Please find every line in the records below that contains the string "instances" and copy each one out. Case counts.
═══ RAW DATA
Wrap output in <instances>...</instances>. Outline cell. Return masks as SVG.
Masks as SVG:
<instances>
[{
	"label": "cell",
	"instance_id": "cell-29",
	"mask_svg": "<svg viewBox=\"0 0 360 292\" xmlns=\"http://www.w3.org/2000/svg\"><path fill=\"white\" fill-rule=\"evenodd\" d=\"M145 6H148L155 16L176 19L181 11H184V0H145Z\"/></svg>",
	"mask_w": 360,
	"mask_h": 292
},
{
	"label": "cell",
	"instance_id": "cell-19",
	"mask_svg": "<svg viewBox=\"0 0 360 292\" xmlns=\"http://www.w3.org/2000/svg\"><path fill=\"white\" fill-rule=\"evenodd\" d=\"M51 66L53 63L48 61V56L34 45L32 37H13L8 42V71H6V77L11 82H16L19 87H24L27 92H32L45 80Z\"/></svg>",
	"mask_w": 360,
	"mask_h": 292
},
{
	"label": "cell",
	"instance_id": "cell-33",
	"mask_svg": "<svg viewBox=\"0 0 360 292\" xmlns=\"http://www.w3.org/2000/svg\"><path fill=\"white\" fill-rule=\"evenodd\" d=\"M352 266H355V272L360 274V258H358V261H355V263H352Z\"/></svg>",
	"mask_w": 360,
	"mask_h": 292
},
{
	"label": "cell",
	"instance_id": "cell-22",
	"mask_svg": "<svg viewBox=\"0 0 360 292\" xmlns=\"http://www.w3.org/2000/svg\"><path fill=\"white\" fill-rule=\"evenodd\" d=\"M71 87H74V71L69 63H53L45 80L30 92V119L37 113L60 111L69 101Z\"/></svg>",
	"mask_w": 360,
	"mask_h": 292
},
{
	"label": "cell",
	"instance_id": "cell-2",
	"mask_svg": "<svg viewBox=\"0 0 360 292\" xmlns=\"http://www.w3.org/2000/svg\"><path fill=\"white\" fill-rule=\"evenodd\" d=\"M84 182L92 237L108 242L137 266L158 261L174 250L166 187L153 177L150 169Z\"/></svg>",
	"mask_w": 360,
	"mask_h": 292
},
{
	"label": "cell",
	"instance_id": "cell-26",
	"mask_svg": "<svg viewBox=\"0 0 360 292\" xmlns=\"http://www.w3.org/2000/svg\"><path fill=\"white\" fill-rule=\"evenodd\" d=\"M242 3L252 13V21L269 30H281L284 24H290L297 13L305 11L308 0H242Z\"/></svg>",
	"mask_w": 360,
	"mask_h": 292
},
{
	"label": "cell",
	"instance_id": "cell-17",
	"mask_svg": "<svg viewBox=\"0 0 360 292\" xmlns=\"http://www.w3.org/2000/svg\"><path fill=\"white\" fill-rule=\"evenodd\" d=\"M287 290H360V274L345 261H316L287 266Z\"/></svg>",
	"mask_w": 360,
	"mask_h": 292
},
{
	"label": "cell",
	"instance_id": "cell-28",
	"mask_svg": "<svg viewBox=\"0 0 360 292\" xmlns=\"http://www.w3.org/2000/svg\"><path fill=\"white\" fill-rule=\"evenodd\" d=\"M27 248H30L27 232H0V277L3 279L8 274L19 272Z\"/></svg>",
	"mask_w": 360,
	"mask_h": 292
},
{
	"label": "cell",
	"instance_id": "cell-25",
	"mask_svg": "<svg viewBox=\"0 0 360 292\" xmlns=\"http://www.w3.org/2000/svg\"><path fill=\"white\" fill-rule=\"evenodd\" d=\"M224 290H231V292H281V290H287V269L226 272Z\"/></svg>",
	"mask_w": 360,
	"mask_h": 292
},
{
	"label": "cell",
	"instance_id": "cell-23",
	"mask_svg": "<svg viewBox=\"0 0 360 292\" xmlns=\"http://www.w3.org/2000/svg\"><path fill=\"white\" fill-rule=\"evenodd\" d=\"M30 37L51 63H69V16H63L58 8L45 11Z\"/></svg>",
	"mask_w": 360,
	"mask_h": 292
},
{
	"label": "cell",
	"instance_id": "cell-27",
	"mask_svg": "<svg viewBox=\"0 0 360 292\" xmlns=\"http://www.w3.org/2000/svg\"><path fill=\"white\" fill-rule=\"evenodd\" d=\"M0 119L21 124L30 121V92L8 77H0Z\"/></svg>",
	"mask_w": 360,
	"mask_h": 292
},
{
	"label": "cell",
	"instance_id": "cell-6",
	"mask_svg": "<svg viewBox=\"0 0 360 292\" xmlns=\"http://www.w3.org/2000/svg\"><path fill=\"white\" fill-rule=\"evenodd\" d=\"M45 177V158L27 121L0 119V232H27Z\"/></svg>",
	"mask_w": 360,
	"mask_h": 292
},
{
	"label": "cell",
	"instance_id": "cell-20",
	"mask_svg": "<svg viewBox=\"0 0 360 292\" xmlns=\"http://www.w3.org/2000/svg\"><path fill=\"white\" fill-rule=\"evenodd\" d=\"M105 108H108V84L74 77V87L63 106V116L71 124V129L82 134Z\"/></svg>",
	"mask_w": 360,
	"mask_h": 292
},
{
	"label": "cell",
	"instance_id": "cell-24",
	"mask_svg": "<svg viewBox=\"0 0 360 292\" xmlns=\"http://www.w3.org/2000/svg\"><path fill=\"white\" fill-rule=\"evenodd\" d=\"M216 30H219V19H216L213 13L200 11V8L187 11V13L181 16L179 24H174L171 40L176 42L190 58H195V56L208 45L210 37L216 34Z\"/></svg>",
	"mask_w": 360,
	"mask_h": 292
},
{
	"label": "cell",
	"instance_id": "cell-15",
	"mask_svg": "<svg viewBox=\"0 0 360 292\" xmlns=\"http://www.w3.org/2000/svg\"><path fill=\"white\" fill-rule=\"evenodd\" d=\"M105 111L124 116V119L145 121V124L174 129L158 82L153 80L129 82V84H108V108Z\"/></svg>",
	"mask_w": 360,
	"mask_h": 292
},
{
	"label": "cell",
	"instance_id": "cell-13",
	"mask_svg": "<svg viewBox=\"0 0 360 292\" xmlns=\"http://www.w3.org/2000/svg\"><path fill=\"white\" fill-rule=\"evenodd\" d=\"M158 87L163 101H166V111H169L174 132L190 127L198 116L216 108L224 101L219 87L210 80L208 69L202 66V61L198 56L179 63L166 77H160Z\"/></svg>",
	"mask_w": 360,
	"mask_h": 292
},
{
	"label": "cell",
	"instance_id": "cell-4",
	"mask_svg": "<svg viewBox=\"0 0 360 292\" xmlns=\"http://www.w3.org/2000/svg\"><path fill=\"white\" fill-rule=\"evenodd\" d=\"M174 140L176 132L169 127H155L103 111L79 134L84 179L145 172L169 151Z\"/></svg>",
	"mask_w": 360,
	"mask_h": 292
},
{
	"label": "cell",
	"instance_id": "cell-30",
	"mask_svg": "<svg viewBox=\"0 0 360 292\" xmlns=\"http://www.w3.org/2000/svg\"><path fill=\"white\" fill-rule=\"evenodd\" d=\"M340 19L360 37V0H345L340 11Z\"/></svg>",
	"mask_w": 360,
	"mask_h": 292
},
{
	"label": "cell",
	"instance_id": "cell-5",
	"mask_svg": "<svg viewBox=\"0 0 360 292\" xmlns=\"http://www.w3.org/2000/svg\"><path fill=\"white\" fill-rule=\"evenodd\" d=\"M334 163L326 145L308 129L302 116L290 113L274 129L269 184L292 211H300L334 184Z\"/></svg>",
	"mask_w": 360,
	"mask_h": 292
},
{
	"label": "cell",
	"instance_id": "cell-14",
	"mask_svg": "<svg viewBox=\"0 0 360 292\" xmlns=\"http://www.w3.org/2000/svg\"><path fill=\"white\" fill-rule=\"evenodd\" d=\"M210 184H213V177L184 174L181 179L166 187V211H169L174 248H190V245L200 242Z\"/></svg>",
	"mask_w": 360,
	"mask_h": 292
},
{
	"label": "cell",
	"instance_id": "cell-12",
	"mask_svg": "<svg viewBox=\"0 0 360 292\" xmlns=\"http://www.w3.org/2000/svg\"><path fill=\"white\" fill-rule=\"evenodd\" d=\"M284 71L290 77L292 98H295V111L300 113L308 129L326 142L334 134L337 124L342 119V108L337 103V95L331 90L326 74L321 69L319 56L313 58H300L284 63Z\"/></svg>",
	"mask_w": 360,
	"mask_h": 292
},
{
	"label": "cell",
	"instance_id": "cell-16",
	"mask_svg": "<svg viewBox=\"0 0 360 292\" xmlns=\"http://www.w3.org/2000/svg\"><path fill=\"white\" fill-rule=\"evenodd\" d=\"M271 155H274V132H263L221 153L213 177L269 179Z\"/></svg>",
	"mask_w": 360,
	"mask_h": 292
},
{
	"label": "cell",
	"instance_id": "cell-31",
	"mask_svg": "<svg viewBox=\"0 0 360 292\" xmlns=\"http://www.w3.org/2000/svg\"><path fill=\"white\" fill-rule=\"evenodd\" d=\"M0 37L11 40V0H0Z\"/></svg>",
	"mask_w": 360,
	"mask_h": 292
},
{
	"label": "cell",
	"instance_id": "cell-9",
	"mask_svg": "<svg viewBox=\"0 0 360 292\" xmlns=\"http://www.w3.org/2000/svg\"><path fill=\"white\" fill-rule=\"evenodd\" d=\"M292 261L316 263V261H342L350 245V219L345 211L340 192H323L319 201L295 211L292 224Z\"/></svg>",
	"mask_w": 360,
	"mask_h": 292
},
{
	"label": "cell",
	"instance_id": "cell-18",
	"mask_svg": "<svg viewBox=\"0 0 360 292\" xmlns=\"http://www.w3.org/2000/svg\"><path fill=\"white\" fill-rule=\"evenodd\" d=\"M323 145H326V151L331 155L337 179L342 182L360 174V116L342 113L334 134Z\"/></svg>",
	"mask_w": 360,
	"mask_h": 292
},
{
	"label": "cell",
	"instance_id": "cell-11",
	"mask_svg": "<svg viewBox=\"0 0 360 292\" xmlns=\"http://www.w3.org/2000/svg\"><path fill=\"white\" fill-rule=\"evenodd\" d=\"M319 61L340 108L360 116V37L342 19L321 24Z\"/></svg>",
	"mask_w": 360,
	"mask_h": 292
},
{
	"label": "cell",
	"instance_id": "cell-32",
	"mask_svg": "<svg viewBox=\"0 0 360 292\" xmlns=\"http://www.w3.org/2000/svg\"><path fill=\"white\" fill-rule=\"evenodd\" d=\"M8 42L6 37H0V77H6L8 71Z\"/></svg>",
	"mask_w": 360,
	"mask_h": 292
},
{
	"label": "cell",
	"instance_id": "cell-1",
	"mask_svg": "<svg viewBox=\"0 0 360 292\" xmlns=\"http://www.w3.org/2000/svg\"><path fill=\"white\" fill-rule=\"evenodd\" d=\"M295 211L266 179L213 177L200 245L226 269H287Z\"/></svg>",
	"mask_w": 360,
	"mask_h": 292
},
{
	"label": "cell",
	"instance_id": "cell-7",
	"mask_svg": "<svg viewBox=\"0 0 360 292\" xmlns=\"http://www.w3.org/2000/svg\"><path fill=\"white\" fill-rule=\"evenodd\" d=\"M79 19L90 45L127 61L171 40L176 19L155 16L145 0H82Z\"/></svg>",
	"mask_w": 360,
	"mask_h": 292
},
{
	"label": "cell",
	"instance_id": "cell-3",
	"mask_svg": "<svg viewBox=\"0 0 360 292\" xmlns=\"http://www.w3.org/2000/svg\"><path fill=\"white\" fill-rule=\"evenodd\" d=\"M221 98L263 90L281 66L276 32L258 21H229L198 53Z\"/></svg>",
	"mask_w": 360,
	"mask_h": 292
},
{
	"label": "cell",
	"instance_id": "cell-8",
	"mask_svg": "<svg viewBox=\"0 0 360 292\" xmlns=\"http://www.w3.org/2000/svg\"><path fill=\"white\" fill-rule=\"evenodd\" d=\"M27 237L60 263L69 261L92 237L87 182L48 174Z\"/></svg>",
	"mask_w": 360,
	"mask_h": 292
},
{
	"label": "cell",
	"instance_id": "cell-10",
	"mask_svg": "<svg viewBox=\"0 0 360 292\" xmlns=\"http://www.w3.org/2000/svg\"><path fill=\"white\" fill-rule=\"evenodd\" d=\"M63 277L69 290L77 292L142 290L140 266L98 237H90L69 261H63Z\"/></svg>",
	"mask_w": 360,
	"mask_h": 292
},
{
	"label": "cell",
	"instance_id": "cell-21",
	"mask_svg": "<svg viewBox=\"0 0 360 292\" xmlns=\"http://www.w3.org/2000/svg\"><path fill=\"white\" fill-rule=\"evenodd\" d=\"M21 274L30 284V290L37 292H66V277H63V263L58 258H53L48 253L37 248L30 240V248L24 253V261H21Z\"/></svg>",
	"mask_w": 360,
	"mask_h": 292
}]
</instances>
══════
== RESULT OF THIS EXERCISE ==
Wrap output in <instances>...</instances>. Outline cell. Return masks as SVG.
<instances>
</instances>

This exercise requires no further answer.